Inquiry: Review a newsletter
For this week’s inquiry activity, I had to visit IUCN-SSC Crocodile Specialist Group’s (CSG) website and review one of their newsletters.
At first, all I could think was… Crocodiles? No thanks. Too scary.
However, as I read their newsletter, I found myself more and more intrigued.
Who knew there was so many positives things about crocodiles?
The newsletter’s topics include crocodile:
- Captive propagation
The stories were directed both internally towards organisational members and volunteers, and externally towards “fans” (apparently there is such a thing) of crocodiles.
- The minutes of the latest CSG Steering Committee Meeting
- Short updates from other specialist crocodile groups worldwide
- A list of recent scientific journals about crocodiles, including the abstract of each article.
They targeted CSG’s special-interest audience (Whitaker, Ramsey & Smith 2012, p. 327) by:
- Informing them of the organisation’s plans
- Updating them on developments within the industry
- Providing them with information on how to do their jobs better.
Some of the articles, such as the recount of the 24th CSG Working Meeting, had a light-hearted, “fluff” tone in part.
However, the articles were continually linked back to one of the three points listed above, which ensured that readers’ attentions were captured and maintained (Whitaker, Ramsey & Smith 2012, p. 327).
Out of all these articles, the one that caught my attention was “Navigating with the Orinoco Crocodile” from Colombia’s Regional Report.
This was because it appealed to my human interest and also showcased an organisation’s successful achievements (Whitaker, Ramsey and Smith 2012, p. 21).
If I were a science journalist, I could develop a positive follow up story about how the National University of Colombia and “Cormacarena” helped the National Conservation Program of Orinoco Crocodile achieve their goals.
The most effective aspect of the newsletter is that it fulfils an unmet need (Newsom & Haynes 2005, p. 338).
In this instance, that unmet need was a unique, specialised and educated publication about crocodiles.
The newsletter is printed on a white background which gives the impression of cleanliness.
It also features a black serif font. While this is formal, it’s appropriate for the newsletter’s overall academic style.
It has also struck a balance by using jargon when appropriate yet maintaining an overall use of simple English to communicate messages fully (Newsom & Haynes 2005, p. 343).
What lets the newsletter down is its use of long paragraphs.

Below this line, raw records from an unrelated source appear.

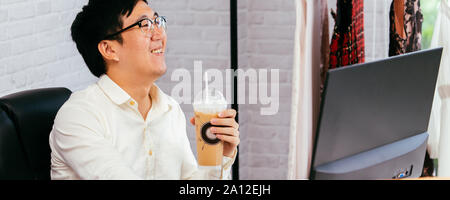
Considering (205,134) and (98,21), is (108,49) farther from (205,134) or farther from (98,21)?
(205,134)

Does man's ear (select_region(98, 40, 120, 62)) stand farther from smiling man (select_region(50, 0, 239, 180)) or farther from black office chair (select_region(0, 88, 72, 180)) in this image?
black office chair (select_region(0, 88, 72, 180))

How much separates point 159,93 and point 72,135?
1.17ft

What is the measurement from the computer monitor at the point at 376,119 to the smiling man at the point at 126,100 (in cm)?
31

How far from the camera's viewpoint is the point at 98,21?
5.25 ft

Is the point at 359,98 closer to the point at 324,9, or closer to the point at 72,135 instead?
the point at 324,9

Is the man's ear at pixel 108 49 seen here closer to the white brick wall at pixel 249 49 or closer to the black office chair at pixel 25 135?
the black office chair at pixel 25 135

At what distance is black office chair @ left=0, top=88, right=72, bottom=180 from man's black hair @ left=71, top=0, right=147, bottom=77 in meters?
0.20

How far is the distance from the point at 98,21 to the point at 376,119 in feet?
2.74

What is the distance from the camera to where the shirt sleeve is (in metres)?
1.39

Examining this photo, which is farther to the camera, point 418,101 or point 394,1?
point 394,1

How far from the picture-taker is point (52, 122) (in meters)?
1.61
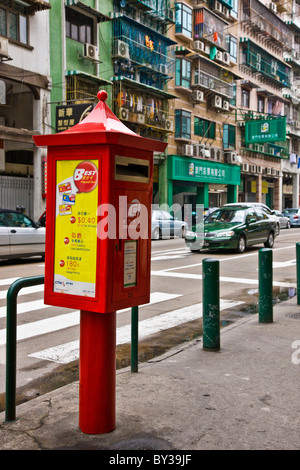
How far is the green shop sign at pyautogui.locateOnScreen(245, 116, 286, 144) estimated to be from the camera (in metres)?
34.7

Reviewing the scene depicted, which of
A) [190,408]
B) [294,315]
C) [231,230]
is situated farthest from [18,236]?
[190,408]

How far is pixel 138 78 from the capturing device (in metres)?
30.3

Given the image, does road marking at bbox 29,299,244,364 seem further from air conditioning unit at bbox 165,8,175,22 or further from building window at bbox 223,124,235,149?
building window at bbox 223,124,235,149

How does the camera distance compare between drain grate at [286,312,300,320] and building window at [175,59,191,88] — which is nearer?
drain grate at [286,312,300,320]

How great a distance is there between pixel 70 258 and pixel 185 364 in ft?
6.85

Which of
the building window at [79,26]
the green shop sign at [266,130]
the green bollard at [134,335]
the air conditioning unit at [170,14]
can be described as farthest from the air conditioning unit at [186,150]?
the green bollard at [134,335]

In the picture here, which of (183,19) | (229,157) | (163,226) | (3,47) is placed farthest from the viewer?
(229,157)

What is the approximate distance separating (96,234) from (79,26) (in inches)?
987

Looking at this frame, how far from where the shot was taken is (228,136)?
1624 inches

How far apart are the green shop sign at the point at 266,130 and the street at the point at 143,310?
2143cm

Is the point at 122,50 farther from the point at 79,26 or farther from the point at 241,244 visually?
the point at 241,244

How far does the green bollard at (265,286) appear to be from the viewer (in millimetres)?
6734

While some paragraphs are only four to five lines long, some run for eight lines or longer, so the text needs to be “chunked” a little more (Whitaker, Ramsey & Smith 2012, p. 328).
Boxes have been used to try and break up the newsletter’s text.
However, the text is too close to the edges of the boxes which makes it difficult to read.
Based on Newsom and Haynes’ (2005, p. 351) criteria, this newsletter is highly effective because:
- It fulfils an unmet need
- It is distributed on CSG’s website so intended readers can access it easily
- It is issued frequently enough to remain timely but not so often that the content is repetitive
- CSG’s staff are committed to its production.
The newsletter’s overall visual design could be improved but generally, it is appropriate for an academic publication.
Ames, K 2016, Module 9: Newsletter and brochures, course notes, COMM11007: Media Writing, CQUniversity e-courses, http://moodle.cqu.edu.au
IUCN-SSC Crocodile Specialist Group 2016, Crocodile Specialist Group Newsletter, vol. 35, no. 2, pp. 1-32.
Logo n.d., graphic, IUCN-SSC Crocodile Specialist Group, viewed 14 September 2016, http://www.iucncsg.org/pages/Support-the-CSG.html
Newsom, D & Haynes, J 2005, ‘Chapter 17: newsletters’, in D Newsom & J Haynes, Public relations writing: form and style, 7th edn, pp. 336-352, Thomson Wadsworth, Toronto.
Whitaker, W R, Ramsey, J E & Smith, R D 2012, Media writing: print, broadcast, and public relations, 4th edn, Routledge, New York.
Editing Notes: A conclusion was added to this post to summarise my analysis, as per Nicholas’ below feedback.
An s was added to ‘point’ as per Catherine’s below feedback.